Michelle moved back to be with her family a few months back, and has been running things remotely for us since. We knew it was only a matter of time before she found something local she wanted to do, and I’m thrilled to note she’s moved on and started a great job (for her) at Razorfish. Unfortunately, that leaves a bit of a hole in the organization to fill. We’ve brought in Colleen, who worked with us in the early days of the project, to help out (and even better, she doesn’t need to be trained in chuqui-herding, she’s a natural), but still, I’m taking on some stuff MIchelle did, as is the entire team.

This, of course, all happened while we had a peak volume period — in about a week, we needed to manage a transaction volume that was about 1.2X what our record volume for a month had been. The sound you hear in the background is Scotty yelling “cap’n! the warp drives can’t handle it!”. But somehow, we did. And there was much rejoicing, except among the Klingons.

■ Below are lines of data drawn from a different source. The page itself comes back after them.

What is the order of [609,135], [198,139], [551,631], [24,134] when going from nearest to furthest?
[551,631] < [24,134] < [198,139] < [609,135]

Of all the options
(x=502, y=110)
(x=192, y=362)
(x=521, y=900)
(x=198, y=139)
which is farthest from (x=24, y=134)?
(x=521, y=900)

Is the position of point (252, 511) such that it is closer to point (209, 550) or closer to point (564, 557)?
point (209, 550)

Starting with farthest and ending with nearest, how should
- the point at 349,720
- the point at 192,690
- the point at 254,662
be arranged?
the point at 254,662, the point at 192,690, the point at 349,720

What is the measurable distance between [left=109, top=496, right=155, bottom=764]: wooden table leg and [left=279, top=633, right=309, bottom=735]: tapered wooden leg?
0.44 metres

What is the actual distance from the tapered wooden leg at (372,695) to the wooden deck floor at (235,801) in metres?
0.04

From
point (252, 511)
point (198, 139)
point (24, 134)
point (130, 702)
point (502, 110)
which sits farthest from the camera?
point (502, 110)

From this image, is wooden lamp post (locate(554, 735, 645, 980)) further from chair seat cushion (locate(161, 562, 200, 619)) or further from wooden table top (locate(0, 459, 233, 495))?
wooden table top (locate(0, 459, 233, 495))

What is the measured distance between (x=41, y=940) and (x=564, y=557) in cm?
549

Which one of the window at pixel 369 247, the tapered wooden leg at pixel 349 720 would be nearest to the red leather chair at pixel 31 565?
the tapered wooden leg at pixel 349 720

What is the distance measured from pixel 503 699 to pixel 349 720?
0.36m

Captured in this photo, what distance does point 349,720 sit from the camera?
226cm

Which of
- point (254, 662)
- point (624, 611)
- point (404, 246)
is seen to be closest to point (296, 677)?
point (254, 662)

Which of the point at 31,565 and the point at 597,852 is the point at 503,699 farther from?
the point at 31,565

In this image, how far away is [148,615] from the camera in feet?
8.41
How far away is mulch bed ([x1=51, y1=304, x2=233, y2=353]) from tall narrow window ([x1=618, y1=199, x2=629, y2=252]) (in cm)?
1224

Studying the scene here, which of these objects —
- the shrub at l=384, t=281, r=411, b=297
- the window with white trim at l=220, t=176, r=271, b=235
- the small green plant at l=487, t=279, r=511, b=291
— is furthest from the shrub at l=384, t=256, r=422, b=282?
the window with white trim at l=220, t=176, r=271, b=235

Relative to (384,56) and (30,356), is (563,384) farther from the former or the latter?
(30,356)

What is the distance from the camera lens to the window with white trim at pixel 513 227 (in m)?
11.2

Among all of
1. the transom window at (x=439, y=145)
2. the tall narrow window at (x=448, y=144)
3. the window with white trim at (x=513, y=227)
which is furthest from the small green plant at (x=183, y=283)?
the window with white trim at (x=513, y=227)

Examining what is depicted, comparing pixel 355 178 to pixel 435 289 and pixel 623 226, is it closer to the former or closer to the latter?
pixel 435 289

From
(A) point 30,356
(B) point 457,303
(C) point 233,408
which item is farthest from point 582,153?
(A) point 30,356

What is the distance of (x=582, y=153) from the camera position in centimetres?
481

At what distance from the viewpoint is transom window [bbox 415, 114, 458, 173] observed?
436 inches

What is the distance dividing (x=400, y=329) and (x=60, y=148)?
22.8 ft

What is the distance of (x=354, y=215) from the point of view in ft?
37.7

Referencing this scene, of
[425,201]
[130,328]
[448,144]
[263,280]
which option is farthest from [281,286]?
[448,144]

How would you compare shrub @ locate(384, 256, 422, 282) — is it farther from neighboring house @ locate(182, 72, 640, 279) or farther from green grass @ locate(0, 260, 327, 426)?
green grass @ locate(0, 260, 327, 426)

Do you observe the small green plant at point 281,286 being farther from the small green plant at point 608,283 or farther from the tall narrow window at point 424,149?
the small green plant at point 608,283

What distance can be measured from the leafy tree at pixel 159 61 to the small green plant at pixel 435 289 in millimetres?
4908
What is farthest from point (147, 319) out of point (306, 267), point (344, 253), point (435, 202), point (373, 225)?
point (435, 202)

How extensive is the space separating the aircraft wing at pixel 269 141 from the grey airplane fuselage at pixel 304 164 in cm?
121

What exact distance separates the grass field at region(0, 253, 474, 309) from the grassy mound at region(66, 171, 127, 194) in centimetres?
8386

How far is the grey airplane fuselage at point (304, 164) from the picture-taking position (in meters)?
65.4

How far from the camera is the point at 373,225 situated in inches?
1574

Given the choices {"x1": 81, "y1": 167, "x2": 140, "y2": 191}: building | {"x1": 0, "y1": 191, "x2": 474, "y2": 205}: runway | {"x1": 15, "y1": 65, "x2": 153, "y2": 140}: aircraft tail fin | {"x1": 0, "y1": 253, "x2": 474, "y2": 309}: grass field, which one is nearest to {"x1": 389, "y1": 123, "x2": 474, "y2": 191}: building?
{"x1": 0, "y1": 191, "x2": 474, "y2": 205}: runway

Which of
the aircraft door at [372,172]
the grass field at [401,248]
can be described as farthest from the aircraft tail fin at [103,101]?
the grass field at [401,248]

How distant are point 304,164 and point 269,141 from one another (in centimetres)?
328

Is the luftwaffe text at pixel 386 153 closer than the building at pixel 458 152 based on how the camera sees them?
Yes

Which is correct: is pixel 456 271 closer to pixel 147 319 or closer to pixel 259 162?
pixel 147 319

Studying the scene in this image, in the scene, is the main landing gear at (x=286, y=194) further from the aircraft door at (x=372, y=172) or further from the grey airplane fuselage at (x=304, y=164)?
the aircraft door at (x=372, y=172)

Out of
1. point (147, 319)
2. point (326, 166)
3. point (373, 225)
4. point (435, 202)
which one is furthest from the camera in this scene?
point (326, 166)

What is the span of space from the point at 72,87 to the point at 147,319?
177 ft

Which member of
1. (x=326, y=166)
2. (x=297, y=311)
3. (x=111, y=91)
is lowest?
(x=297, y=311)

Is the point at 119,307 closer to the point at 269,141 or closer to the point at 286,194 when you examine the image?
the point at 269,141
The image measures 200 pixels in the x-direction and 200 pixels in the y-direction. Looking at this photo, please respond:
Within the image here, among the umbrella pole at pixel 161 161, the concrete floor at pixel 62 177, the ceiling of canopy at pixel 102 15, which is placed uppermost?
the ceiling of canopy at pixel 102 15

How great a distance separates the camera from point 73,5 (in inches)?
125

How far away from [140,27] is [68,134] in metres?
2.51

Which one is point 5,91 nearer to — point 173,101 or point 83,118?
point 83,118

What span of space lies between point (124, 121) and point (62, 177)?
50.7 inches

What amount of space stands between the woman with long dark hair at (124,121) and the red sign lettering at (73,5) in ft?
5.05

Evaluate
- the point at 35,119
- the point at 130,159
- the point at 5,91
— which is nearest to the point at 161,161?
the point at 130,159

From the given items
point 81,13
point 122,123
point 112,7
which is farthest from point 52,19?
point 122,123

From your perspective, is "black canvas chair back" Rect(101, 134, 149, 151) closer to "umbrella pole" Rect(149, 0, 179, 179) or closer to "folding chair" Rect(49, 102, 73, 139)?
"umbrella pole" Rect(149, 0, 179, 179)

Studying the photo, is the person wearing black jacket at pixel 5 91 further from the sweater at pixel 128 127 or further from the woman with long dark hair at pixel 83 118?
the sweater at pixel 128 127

And to add to the fun, we’re expanding. My job is being split into more or less three pieces — and so we’ve brought on Dean (the new liason to the data center for managing hardware, installs, upgrades, etc, and acting as a toolsmith for the team in build and test automation, and other ‘stuff’), and Alan (my new development lead, who’s going to take over the development….). Which leaves me, um, the easy stuff. Figuring out how to continue to scale the beast (we expect to grow at least another 2.5x next year, front-loaded — and our growth assumptions have always been woefully conservative), and dealing with issues like Disaster Recovery, Fault Tolerance, High Availability, Redundancy, Global Access, and acting as both lead architect (I get to do the 30,000 foot version, Alan to worry about the details) and deal with the business owners and our various client groups. So we’ve been bringing everyone up to speed, or trying to. Oh, while I’ve had a writer living in my cube with me the last few weeks bringing the project docs up to speed (which, in reality, means writing them from scratch, and asking lots of questions, which is why he’s living in my cube with me…).

All while managing the day to day operations (and glitches). And, did I mention I was trying to get in a database upgrade? That went in over the weekend — we moved from a single Xserve and MySQL 4.0 to two boxes in a replicated environment using MySQL 4.1. That seems like a simple upgrade (and in theory, it is), but our data set is now around 100 gigs of data — and simply coordinating the logistics and moving that much data around turned Saturday into a 14 hour day. The good news, though, is that it was a complete success (and ended 4 hours before year end freeze in the data center stops everything in its tracks for two weeks…). It ended a multi-week string of days like that, with weekends running 8-10 hours, weekdays more like 14, iwth a few stretching closer to 18.

Ya know? I’m not 20 any more. I admit — I hit the wall (and crawled over, and faceplanted on the other side), and somehow kept going (mostly). Ultimately, I found myself so chronically tired that I started getting insomnia, started binge-eating carbs (up four pounds, after 18 months of maintaining weight despite everything). I’ve pushed myself hard, but never — this hard. And it shows, and I feel it. On the other hand, tonight’s the first night I haven’t felt like a zombie for a while, and up to complex tasks like, oh, paying bills and doing more than sitting and staring at stuff. I’ve almost reset the sleep cycle, and that’s really the key thing to getting things back to normal.

Was it worth it? Hell, I don’t know. Right now, I don’t think so — but I also know if we hit another crunch time, I’ll dig in and fight to get it done. But the hope is (and I expect it’s correct this year) that the added folks will make that less necessary, both short-term (once everyone’s up to speed), and down the road. My stated goal is, well, to get my weekends back, without anyone else having to sacrifice theirs. We’ll see.

Once Alan and I get the development moving again, we’ll be adding 2-3 contract programmers, plus we’re working to not only replace MIchelle, but add in a second project admin. And probably a QA person (and test developer, since we need to automate our testing a lot more). And, well, we’ll see. (and I’ve got 30 more Xserves in the budget for next year — so far).

But I never want to be that tired again, ever. For now. I guess.